### Recorded data
..........
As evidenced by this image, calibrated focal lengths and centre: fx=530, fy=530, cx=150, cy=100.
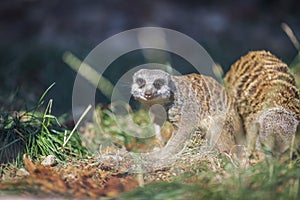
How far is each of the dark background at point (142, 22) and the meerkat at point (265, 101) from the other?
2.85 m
..........
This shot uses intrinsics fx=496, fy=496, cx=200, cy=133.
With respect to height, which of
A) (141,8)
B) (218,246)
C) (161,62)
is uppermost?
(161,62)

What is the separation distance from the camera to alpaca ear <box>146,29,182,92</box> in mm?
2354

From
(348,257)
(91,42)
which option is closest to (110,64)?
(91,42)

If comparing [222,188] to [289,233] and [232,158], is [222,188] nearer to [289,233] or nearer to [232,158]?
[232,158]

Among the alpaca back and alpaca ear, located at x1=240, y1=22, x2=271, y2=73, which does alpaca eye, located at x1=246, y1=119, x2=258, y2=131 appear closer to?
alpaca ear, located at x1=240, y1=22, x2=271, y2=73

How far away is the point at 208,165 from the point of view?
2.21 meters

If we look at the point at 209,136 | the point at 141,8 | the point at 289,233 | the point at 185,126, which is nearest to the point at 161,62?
..........
### The request
Give the entries above as a JSON list of strings, one string per line with blank lines left out. Start at the line containing "If comparing [222,188]" and end after the line containing "If we look at".

### Output below
[
  "If comparing [222,188] to [289,233] and [232,158], is [222,188] nearer to [289,233] or nearer to [232,158]?",
  "[232,158]",
  "Among the alpaca back and alpaca ear, located at x1=240, y1=22, x2=271, y2=73, which does alpaca eye, located at x1=246, y1=119, x2=258, y2=131 appear closer to?",
  "alpaca ear, located at x1=240, y1=22, x2=271, y2=73",
  "How far away is the point at 208,165 from the point of view?",
  "2.21 meters",
  "If we look at the point at 209,136 | the point at 141,8 | the point at 289,233 | the point at 185,126, which is nearest to the point at 161,62?"
]